__Passage__:
_ _ _ _

Tuesday, March 17, 2009


Last night was midterm time in my night class for small business entrepreneurs at City College of San Francisco. Our assignment was to write an original business plan, touching on the following questions:
  1. How is your business unique from others selling a similar product/service?
  2. How will you market and drive people to your business?
  3. What is your projected unit cost? (median cost of what you're selling)

_ _ _ _

__Stored data__:
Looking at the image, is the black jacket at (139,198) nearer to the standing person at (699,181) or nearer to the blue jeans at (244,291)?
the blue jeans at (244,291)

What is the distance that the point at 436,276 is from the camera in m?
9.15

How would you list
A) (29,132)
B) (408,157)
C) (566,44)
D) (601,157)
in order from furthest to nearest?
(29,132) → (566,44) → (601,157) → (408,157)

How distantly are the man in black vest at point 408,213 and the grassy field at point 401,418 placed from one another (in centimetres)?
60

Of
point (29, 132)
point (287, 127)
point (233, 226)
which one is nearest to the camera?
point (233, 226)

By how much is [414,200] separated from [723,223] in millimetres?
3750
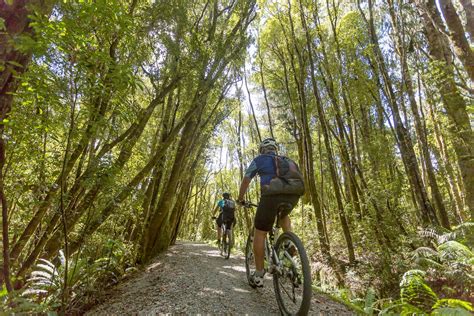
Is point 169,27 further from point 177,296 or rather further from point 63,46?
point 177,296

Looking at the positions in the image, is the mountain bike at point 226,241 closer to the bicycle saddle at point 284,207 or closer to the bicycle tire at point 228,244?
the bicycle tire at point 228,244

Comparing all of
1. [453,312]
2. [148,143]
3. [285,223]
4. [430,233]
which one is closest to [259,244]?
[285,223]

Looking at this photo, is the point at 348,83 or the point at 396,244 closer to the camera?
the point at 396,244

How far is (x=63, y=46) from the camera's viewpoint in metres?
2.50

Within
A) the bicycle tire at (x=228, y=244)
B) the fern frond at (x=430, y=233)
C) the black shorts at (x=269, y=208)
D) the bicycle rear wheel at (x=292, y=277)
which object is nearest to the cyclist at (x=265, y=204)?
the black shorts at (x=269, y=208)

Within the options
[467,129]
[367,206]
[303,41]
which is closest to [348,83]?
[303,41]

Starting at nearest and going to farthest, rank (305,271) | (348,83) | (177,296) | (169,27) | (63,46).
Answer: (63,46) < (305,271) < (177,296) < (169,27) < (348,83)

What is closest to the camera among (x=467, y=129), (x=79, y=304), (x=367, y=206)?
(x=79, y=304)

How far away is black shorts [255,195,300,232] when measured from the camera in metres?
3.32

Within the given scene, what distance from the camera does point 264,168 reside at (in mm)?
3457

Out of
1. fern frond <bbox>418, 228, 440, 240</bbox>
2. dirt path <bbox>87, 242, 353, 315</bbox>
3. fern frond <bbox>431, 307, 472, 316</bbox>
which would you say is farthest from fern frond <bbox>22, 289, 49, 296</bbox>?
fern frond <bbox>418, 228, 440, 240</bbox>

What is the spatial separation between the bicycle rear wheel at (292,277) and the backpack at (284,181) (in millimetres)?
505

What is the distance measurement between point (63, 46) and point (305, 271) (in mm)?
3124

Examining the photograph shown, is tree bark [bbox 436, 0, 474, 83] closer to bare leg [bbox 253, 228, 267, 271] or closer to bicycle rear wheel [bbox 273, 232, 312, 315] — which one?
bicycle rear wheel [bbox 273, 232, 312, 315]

_ _ _ _

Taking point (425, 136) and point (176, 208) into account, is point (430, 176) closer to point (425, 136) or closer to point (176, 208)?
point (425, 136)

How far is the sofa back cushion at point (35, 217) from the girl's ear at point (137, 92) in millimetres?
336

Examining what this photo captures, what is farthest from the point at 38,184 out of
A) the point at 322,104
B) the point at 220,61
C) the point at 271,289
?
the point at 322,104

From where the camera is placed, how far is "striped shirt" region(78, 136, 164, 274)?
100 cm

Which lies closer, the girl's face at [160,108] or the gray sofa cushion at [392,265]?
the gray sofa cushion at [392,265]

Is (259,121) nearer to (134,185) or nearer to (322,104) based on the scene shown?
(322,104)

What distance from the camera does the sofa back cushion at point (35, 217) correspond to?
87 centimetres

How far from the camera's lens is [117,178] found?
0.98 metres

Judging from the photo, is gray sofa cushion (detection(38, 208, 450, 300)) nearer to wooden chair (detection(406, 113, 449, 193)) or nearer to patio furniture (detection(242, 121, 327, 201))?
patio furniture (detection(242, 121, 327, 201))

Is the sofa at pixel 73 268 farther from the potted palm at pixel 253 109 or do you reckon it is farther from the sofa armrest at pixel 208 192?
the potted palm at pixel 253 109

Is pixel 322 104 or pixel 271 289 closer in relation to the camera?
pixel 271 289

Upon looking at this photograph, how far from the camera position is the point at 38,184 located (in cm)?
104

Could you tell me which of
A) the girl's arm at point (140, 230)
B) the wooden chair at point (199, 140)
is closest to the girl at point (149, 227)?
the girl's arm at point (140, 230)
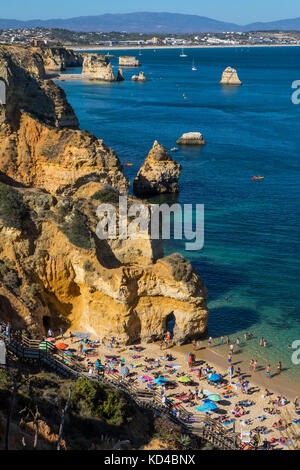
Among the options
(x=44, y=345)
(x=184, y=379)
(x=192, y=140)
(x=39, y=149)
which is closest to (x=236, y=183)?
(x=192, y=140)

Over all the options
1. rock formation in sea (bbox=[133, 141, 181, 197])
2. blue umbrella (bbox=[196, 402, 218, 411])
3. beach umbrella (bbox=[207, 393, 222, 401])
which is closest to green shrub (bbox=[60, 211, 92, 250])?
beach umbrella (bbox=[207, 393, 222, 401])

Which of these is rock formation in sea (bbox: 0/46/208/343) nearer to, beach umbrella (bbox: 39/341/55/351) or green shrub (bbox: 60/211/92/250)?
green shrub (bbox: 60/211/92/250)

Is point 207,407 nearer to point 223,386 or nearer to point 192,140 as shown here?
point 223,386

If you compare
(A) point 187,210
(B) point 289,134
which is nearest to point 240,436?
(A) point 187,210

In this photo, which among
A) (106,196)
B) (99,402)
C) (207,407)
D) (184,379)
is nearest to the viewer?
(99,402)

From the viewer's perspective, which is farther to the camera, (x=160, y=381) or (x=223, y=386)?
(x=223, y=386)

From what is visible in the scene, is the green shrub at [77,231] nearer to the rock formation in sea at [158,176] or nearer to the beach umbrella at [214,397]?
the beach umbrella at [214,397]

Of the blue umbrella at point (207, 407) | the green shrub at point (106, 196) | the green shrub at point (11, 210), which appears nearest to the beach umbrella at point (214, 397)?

_ _ _ _

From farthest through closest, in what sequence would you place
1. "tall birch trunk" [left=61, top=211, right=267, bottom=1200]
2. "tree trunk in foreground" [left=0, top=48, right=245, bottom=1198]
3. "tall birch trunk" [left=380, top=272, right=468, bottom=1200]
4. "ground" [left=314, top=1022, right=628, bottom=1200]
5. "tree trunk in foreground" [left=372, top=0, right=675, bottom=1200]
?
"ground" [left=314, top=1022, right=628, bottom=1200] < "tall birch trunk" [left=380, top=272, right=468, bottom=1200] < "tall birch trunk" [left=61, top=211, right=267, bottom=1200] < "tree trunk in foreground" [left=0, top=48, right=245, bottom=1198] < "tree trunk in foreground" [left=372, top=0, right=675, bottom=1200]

_ _ _ _

__Aim 1__:
In the blog post, at which school is the night class for small business entrepreneurs held?
__Aim 2__:
Shorten the blog post's paragraph that begins "Last night was midterm time" into one brief sentence that keeps its main facts.
__Aim 3__:
According to the blog post, why did the class write an original business plan last night?
Use only the blog post to answer, not the records.

__Correct response 1__:
City College of San Francisco.

__Correct response 2__:
Last night's midterm in a City College of San Francisco night class for small business entrepreneurs was to write an original business plan addressing set questions.

__Correct response 3__:
It was midterm time in the night class, and writing an original business plan was the midterm assignment.